História de um sonho

Artigo publicado no domingo, 22/02/09, no Jornal O Estado do Maranhão

Lá pelos idos de 1985 eu estive nesta nossa cidade, em estreito contato com os amigos Ivan Sarney e Joaquim Haickel. Conversávamos sobre muitas coisas e, em especial, sobre cinema.

Joaquim via todos os filmes e falava com entusiasmo daqueles que mais gostava, citava nomes de diretores, muito deles que eu nem conhecia. Ivan, por sua vez, tinha feito alguns trabalhos na bitola do Super-8 e pelo que depreendi, só não foi em frente, até alcançar o 35 mm, por falta de estímulo, pois produzir um curta que seja é coisa complicada, envolve muita gente, os custos eram elevados.

Minha conversa com esses amigos tinha um objetivo: criarmos em São Luís, onde já havia o Festival Guarnicê de Cine – Vídeo, um Polo de Cinema. Na época havia festivais em Fortaleza, no Rio de Janeiro, em São Paulo, Curitiba e Gramado, no Rio Grande do Sul. Botar as mãos no “Kikito” (troféu gaúcho) era a glória para muitos realizadores.

O pólo cinematográfico funcionaria amparado pelas leis de incentivo e São Luís, já conhecida por aqui como terra de pintores e intelectuais, se tornaria ainda mais importante com seus cineastas em atividade.

O tempo passou, os festivais entraram em crise, junto com o cinema nacional, mas Joaquim Haickel seguiu cinéfilo e com muita garra para viabilizar suas invenções e vencer desafios.

Nessa época em que estivemos juntos Haickel marcava-se pela inquietação, extrema curiosidade e a mania de tudo querer renovar, virar pelo avesso, na condição de poeta rebelde e contista insatisfeito. Nunca desejou escrever conforme a cartilha oficial, sempre se inclinou pelas técnicas mais ousadas.

• DADOS FORNECIDOS:
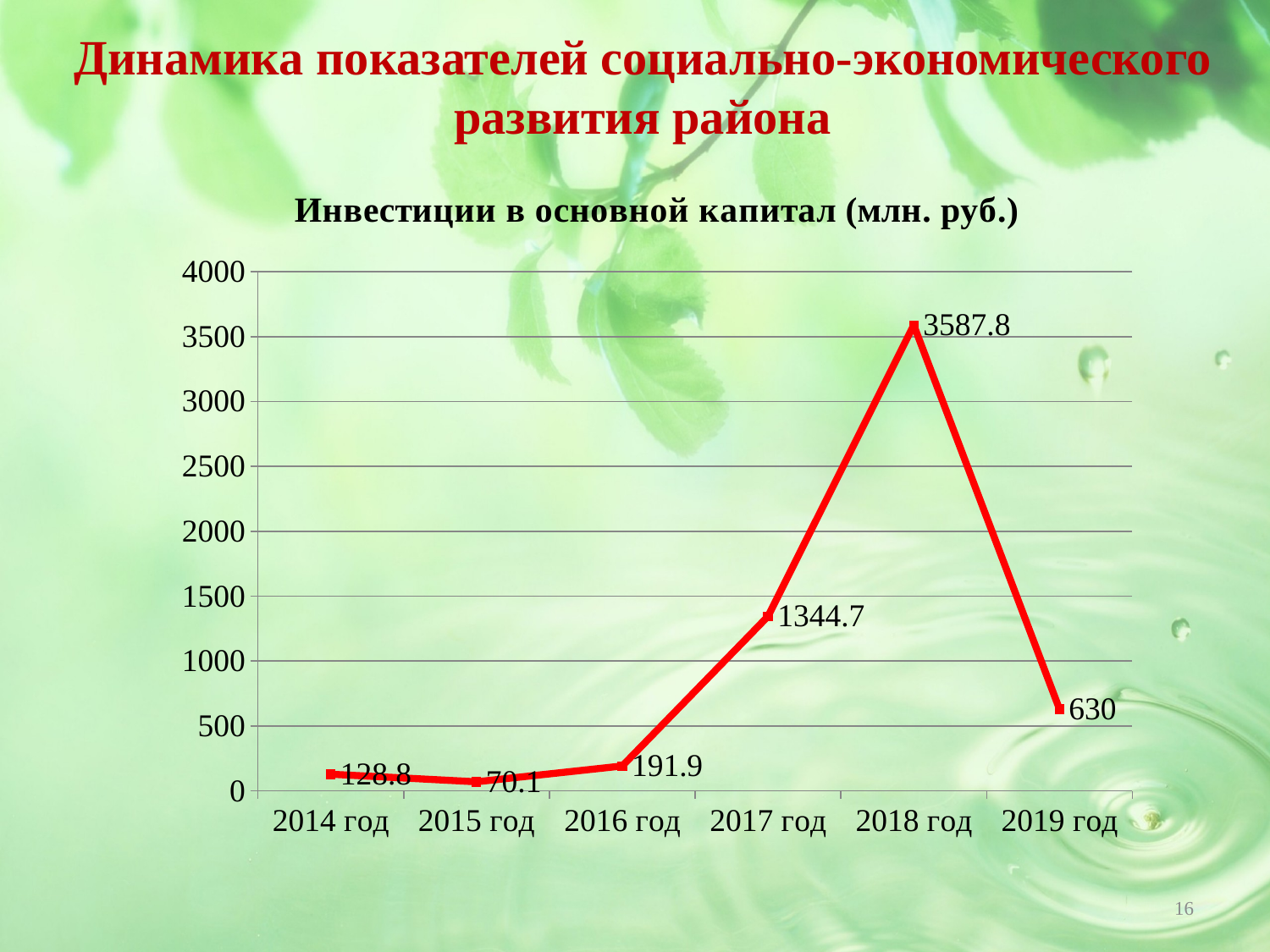
What is the title of the chart? Инвестиции в основной капитал (млн. руб.) How many years are plotted on the x axis? 6 What type of chart is shown on the slide? line chart What is the difference between the values for 2018 год and 2017 год? 2243.1 Which year has the highest value? 2018 год Is the value for 2017 год greater or less than 1000? greater What is the value for 2019 год? 630 What is the value for 2015 год? 70.1 Which year has the lowest value? 2015 год Does the value rise or fall from 2018 год to 2019 год? fall Which is larger, the value for 2016 год or the value for 2014 год? 2016 год What is the value for 2018 год? 3587.8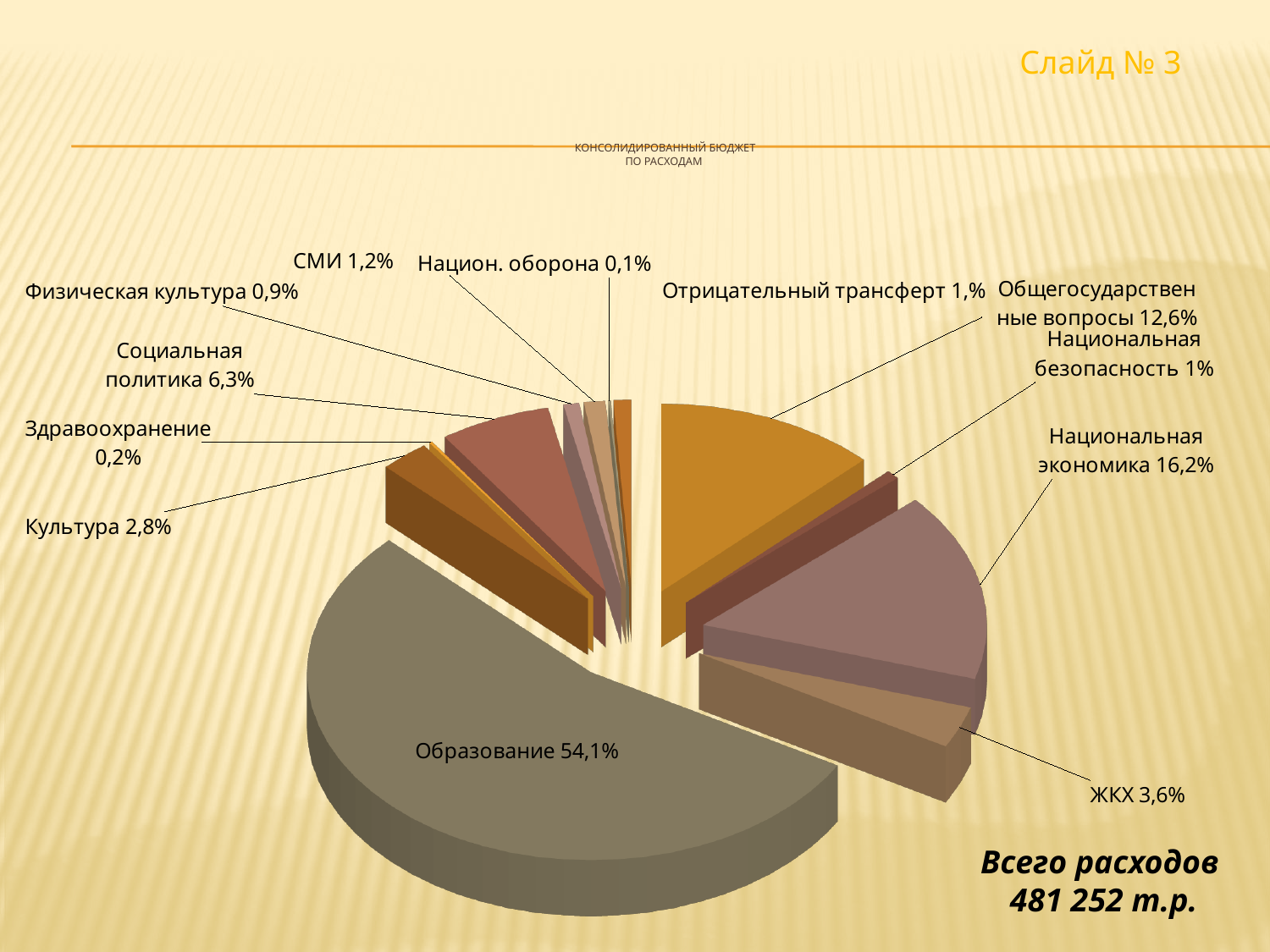
What is the value shown for Общегосударственные вопросы? 12,6% What kind of chart is shown on the slide? pie chart What total expenditure amount is stated on the slide? 481 252 т.р. How many categories are shown in the pie chart? 12 What is the value shown for Социальная политика? 6,3% Which is larger, Национальная экономика or Общегосударственные вопросы? Национальная экономика What is the value shown for ЖКХ? 3,6% What share of the pie does Образование have? 54,1% What is the difference in percentage points between Образование and Национальная экономика? 37,9 What is the value shown for Национальная экономика? 16,2% Which category has the smallest share of the pie? Национ. оборона Which category has the largest share of the pie? Образование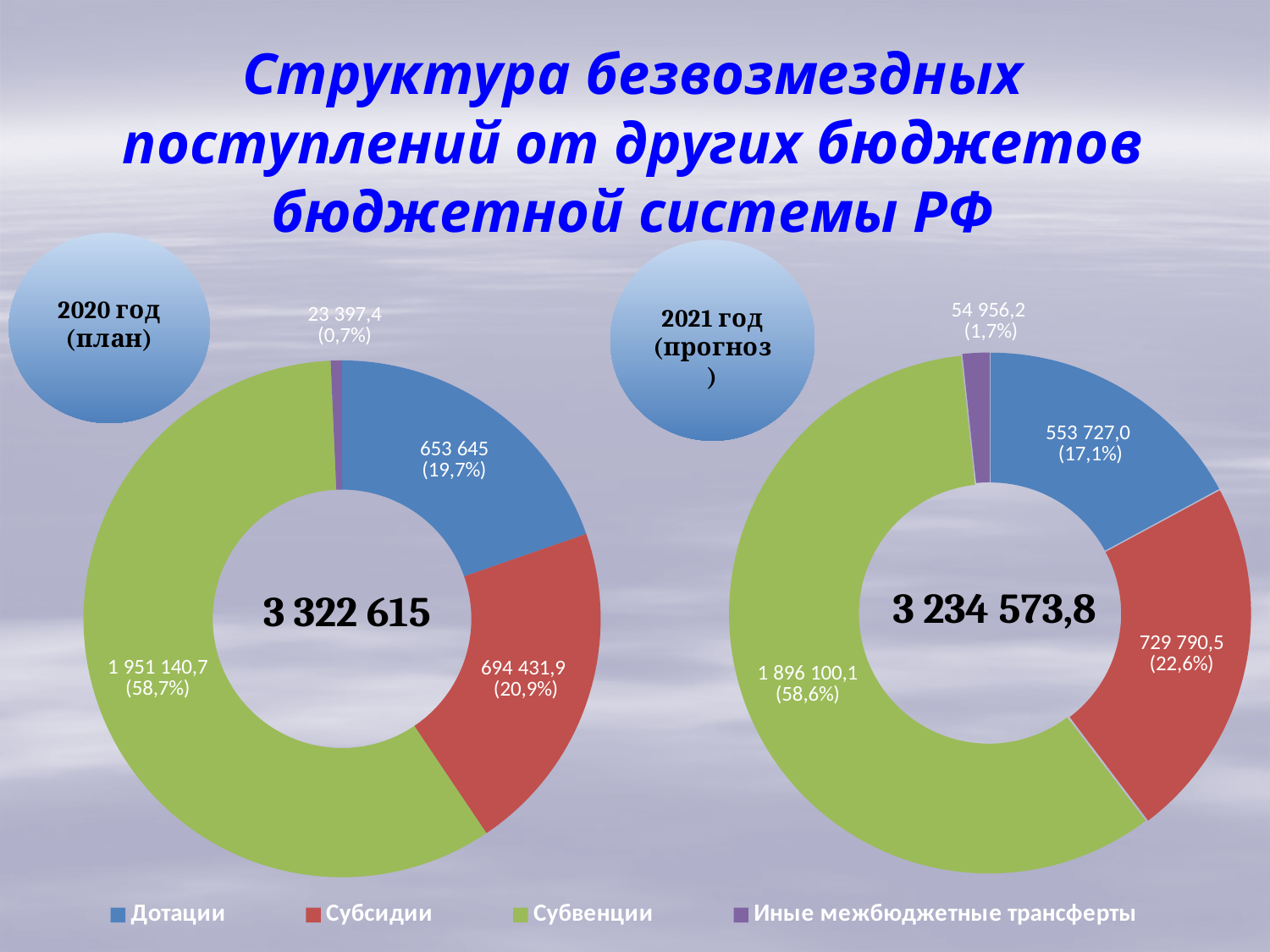
In the 2020 год (план) chart, which category has the smallest value? Иные межбюджетные трансферты What is the difference between the Субсидии value in the 2021 год (прогноз) chart and the Субсидии value in the 2020 год (план) chart? 35 358,6 In the 2020 год (план) chart, what share of the total do Дотации make up? 19,7% How many categories does the legend list? 4 Which colour represents Субвенции in the legend? Green In the 2021 год (прогноз) chart, what share of the total do Иные межбюджетные трансферты make up? 1,7% In the 2021 год (прогноз) chart, what value is shown for Субсидии? 729 790,5 What total is shown in the centre of the 2021 год (прогноз) chart? 3 234 573,8 What kind of chart is used on this slide? Doughnut (pie) chart In the 2020 год (план) chart, which is larger: Дотации or Субсидии? Субсидии In the 2021 год (прогноз) chart, which category has the largest value? Субвенции In the 2020 год (план) chart, what value is shown for Субвенции? 1 951 140,7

• TAREFAS E EXERCÍCIOS:
1 > Devolva, sem alterações, o trecho do artigo que começa nas palavras "Minha conversa com" e vai até as palavras "e vencer desafios.", inclusive.
2 > Liste as cidades mencionadas no artigo na frase iniciada por "Na época havia festivais".
As linhas não têm qualquer relação com o artigo.

• RESPOSTAS NUMERADAS:
1 >
Minha conversa com esses amigos tinha um objetivo: criarmos em São Luís, onde já havia o Festival Guarnicê de Cine – Vídeo, um Polo de Cinema. Na época havia festivais em Fortaleza, no Rio de Janeiro, em São Paulo, Curitiba e Gramado, no Rio Grande do Sul. Botar as mãos no “Kikito” (troféu gaúcho) era a glória para muitos realizadores.

O pólo cinematográfico funcionaria amparado pelas leis de incentivo e São Luís, já conhecida por aqui como terra de pintores e intelectuais, se tornaria ainda mais importante com seus cineastas em atividade.

O tempo passou, os festivais entraram em crise, junto com o cinema nacional, mas Joaquim Haickel seguiu cinéfilo e com muita garra para viabilizar suas invenções e vencer desafios.

2 > Fortaleza, Rio de Janeiro, São Paulo, Curitiba e Gramado.